Sunday, September 29, 2013

The Usual Run of Humanity

So, here I am in Rome, in a hotel that is literally a stone's throw from St. Peter's. Yesterday was arrival day--red eye flight from Ottawa by way of Philadelphia, check in, meet and have lunch with the large and extraordinarily warm and friendly extended family of Michael Weitl, the MH seminarian whose diaconate ordination I am here for, and then our first 'tourist' event: the Roman Colosseum and Forum.
Pictured: Ruins

OK, I'm the first to admit that I'm not much of a photographer. In my defence, I have never even owned a camera in my life (I borrowed the MH library's camera), and have to continually remind myself to take a picture. This is (clearly) the exterior of the Colosseum; here is a photo of the interior ruins. 


Pictured: More ruins

Here is seen the ampitheatre floor, where all the 'entertainment' went on, and the seating around. Another member of the tour group asked me afterwards what I thought of it all. Besides the usual rather cliched thoughts of sic transit in gloria mundi and all that, I was actually quite struck by the fact that this was an entertainment centre, fundamentally, a theatre, a place where the Roman citizenry went for the spectacle of large muscly men trying to kill each other and condemned criminals being slaughtered by gladiators or wild beasts.

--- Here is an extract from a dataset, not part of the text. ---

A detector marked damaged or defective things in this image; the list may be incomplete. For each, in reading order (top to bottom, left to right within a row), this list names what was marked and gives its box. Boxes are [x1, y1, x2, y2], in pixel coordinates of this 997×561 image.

It was all about entertainment, all about the usual run of humanity: shallow, thoughtless, cruel at times, self-absorbed at others. Not incapable of kindness and flashes of genuine goodness, but always capable of a great calamitous descent into 'the banality of evil'. Such is our human condition.

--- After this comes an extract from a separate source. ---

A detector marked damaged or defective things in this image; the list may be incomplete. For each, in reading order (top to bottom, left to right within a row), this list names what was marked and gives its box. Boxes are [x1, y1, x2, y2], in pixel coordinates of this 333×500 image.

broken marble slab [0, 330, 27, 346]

Today, it is crowded with tourists, all of us armed with cameras of various i-types. Where before the human condition was marked by public executions and rivers of blood seeping into the white sand of the arena floor, now it is marked by 'selfies' and sodas, tour guides shepherding crowds wandering around staring at the ancient ruins. Which, I suppose, is progress--after all, nobody got their throat slit yesterday.

The usual run of humanity: I find us a loveable lot, really, in our ordinary ways and means, even with the descent into cruelty and barbaric evil that we are tragically prone to. But in the midst of that usual run, there is this other reality, which (whoops!) lousy photographer that I am, I failed to snap. At the entry of the Colosseum is a large, plain cross, marker of the historical fact that among those condemned criminals slaughtered by the beasts and the swordsmen were Christians, dying for their faith in Jesus. It is from that Cross that the Pope, each Good Friday, begins the solemn stations of the Cross in memory of Jesus' sacrifice, mirrored in the blood of the martyrs.

The usual run of humanity... and in the midst of it, shining forth like precious stones in a mud pit, this. Love to the point of death, the will to suffer and be slain for God, the courage to bear witness to a jeering, disbelieving world to the hope that transcends this world. The world's glory passes away, quickly or slowly, and ruins dotted by tourists are all that is left. But the glory of the Lord endureth forever, and this glory is expressed in faith, hope, love, diakonia (service) and the will to suffer and endure whatever is asked for the sake of God and his love poured out in the life of Christ and His Church.

Which is where we're heading today--a sweep through a few of the major basilicas of Rome, St. Peter's square, and so forth. Which, God willing, I will tell you all about tomorrow!